» **Travail à faire**:
[a] Pour chacun des énoncés suivants, indiquez par oui ou par non s'il concorde avec l'extrait sur la théologie mystique, en citant textuellement les mots de l'extrait qui en décident. (i) Jean Scot Érigène a traduit le traité en latin en 852. (ii) Le traité a d'abord été rédigé en latin. (iii) Celui qui déclare avoir vécu une expérience mystique peut en communiquer directement le contenu à d'autres.
[b] Poursuivez l'extrait sur la théologie mystique à partir de l'endroit où il s'arrête.

» **Extrait du document**:
* * *

Le traité De la Théologie mystique du pseudo-Denys l'Aréopagite sera l'un des écrits les plus lus du Moyen Âge. Du vivant de son auteur, l'attribution pseudépigraphique de ce traité au philosophe grec, converti au christianisme à la suite de la prédication de Paul aux Athéniens, lui a permis d'échapper à la politique totalitaire dont fut victime la pensée philosophique sous le règne de l'empereur Justinien. Ce traité rédigé en grec fut ensuite traduit en latin par Jean Scot Érigène en 852, par Jean Sarazin en 1165, et encore par Robert Grossetête vers 1240. Au XIIIe siècle, l'université de Paris identifie l'auteur de ce traité au premier évêque de la ville (Denis), se réclamant ainsi de la pensée des écrits dyonisiens, tandis que plus au Nord, se développe un courant de pensée rétrospectivement appelé mystique rhénane et fortement inspiré de la lecture du traité De la théologie mystique.
Pendant cinq siècles, du XIIIe siècle au XVIIe siècle, ce traité est la référence dominante de la littérature théologique latine. Cette même période concentre une série d'auteurs qui, écrivant avec les mots et la culture de leur temps, ont laissé des œuvres comptées aujourd'hui parmi les principaux monuments de la mystique. Pourtant l'idée de mystique que l'on utilise pour décrire ces auteurs – Maître Eckaert, Guillaume de Ruysbrouck, Bonaventure, Bernard de Clairvaux, Suso, Tauler, Jean de la Croix, Thérèse d'Avila, etc – n'a pas cours dans leurs œuvres, pas plus qu'eux-mêmes ne se disaient « mystiques ».
À partir du XVe siècle l'adjectif mystique devient d'un usage fréquent dans les débats sur les interprétations du traité de La Théologie mystique du pseudo-Denys l'Aréopagite. Dans ces débats, l'expression « théologie mystique » en vient non plus seulement à désigner un traité, mais aussi une forme particulière de théologie ou d'accès à une connaissance de Dieu. Suivant la position défendue par Jean de Gerson, alors chancelier de la Sorbonne, il faut distinguer la connaissance de Dieu donnée dans l'expérience mystique et celle que peut apporter la théologie de cette expérience. L'expérience mystique étant par nature incommunicable ou indicible, celui qui déclare avoir vécu une telle expérience ne peut pas en communiquer directement à d'autres le contenu. Il donne son témoignage, et ce témoignage doit ensuite être interprété dans le cadre d'une démarche de théologie rationnelle. La « théologie mystique » peut dès lors être vue comme le discours qui prend pour objet les « expériences » dans lesquelles il semble que Dieu lui-même agisse et permette une perception sensorielle de sa présence : des extases, des rapts, des illuminations ou des apparitions. Mais, suivant la position très autorisée de Gerson, la « théologie mystique » ne peut pas prétendre être elle-même à la fois « mystique » et de l'ordre d'une théologie rationnelle capable de produire un discours compréhensible et communicable. La théologie mystique est ainsi placée en situation de dépendance vis-à-vis d'un discours non-mystique sur la théologie mystique, ainsi que le souligne le titre du traité de Gerson : Sur la théologie mystique.

* * *

» **Données brutes**:
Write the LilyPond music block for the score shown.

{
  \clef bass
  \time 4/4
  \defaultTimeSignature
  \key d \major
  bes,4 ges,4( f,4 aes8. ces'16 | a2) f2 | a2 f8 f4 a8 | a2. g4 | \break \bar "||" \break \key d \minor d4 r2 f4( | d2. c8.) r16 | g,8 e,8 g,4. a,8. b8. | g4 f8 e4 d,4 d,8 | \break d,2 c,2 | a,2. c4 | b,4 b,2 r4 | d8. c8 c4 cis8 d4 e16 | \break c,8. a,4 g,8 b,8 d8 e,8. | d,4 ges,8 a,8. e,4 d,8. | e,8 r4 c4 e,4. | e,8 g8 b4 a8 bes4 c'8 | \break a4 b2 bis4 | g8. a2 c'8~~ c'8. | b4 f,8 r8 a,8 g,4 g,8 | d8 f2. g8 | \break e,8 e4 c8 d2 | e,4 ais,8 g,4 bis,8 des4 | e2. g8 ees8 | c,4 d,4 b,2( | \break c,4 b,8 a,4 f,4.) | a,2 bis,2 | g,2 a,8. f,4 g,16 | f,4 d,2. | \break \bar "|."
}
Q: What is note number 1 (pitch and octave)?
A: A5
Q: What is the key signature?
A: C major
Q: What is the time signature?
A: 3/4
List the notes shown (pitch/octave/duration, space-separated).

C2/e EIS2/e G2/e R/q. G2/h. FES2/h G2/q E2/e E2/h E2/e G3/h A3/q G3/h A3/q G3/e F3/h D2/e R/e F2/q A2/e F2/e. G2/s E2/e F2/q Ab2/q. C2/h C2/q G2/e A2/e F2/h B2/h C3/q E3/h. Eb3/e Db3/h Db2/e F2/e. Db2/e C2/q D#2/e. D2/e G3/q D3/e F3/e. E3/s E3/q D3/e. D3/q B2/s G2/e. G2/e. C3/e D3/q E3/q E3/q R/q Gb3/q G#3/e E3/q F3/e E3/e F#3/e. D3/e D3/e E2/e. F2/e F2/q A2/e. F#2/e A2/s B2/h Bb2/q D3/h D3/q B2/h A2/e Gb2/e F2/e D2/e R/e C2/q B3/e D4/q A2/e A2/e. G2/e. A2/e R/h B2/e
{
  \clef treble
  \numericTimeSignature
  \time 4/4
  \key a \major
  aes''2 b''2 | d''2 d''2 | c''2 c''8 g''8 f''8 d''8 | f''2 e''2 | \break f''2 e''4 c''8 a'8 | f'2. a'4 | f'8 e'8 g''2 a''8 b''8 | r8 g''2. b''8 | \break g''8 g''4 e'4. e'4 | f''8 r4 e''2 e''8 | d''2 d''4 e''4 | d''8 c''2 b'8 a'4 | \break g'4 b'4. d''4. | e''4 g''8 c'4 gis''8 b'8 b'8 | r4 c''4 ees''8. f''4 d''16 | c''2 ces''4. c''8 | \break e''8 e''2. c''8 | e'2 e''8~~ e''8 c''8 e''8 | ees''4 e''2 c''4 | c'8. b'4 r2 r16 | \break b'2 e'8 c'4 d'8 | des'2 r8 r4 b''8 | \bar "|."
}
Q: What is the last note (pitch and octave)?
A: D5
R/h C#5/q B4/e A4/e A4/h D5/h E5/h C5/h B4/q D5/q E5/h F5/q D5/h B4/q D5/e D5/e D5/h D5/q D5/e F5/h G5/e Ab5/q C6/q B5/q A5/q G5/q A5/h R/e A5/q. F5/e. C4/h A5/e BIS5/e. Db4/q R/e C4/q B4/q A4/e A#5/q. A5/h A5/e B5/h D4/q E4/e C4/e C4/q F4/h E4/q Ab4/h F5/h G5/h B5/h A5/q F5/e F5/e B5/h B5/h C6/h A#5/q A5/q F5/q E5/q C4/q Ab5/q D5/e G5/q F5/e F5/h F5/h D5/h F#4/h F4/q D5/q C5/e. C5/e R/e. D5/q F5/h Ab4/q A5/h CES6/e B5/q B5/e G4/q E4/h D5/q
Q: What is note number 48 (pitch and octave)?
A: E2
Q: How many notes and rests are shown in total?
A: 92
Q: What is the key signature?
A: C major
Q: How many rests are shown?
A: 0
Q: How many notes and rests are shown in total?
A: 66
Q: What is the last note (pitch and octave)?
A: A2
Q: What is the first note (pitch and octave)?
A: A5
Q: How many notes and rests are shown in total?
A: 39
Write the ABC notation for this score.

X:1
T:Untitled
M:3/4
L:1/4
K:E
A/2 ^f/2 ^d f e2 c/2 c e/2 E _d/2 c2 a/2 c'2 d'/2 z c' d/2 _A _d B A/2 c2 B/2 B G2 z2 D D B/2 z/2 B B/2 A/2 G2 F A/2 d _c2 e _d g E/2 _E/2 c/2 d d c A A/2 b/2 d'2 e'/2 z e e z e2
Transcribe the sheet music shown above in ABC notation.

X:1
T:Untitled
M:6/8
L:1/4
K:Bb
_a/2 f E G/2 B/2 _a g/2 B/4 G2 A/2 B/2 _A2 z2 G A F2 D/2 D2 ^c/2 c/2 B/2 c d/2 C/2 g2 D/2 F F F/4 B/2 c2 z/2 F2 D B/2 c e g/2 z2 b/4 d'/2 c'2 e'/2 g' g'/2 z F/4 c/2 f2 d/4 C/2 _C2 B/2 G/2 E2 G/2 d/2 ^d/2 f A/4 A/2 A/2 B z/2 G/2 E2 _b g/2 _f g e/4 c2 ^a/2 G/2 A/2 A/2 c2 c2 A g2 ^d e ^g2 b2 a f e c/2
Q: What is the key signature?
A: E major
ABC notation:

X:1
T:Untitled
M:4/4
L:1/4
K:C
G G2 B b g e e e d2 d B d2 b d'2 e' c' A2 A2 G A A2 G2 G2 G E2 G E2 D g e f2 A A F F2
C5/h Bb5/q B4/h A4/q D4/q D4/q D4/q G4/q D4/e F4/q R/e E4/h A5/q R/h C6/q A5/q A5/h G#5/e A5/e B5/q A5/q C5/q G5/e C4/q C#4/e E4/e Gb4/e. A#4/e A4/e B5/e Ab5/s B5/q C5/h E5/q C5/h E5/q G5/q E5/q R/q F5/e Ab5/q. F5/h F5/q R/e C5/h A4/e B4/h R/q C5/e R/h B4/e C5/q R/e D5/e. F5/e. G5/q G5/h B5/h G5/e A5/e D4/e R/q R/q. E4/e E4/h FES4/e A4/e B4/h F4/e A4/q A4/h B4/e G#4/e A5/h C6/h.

* * *

» **Résultats**:
[a]
(i) Oui : « traduit en latin par Jean Scot Érigène en 852 ».
(ii) Non : « Ce traité rédigé en grec ».
(iii) Non : « celui qui déclare avoir vécu une telle expérience ne peut pas en communiquer directement à d'autres le contenu ».

[b]
La mystique fut suspectée et contestée sitôt qu'il en fut question comme d'une chose particulière. À la suite de Jean de Gerson, pour qui celui qui vit une expérience mystique ne peut pas lui-même faire la théorie d'une expérience par principe ineffable ou incommunicable, les autorités ecclésiastiques ont cherché à faire valoir la nécessité de trouver un point d'équilibre entre fidéisme et rationalisme. Cette tension de plus en plus vive entre foi et raison a des conséquences au sein même de la théologie, dans laquelle il devient possible d'envisager une théologie mystique en rapport et en opposition à une théologie dogmatique. Le XVIIe siècle sera ainsi le siècle de la mystique au même titre qu'il fut celui de l'apparition de la théologie dogmatique. Du côté de la dogmatique, c'est-à-dire la théologie rationnelle, les propositions de conciliations sont, dans la ligne de Gerson, de proposer à la démarche mystique de se soumettre à l'autorité de la dogmatique. Du côté des mystiques, est défendue l'idée que la mystique n'est pas une tradition parallèle dans celle de l'Église, mais qu'elle est l'âme ou le souffle de toute la tradition théologique de l'Église depuis ses commencements.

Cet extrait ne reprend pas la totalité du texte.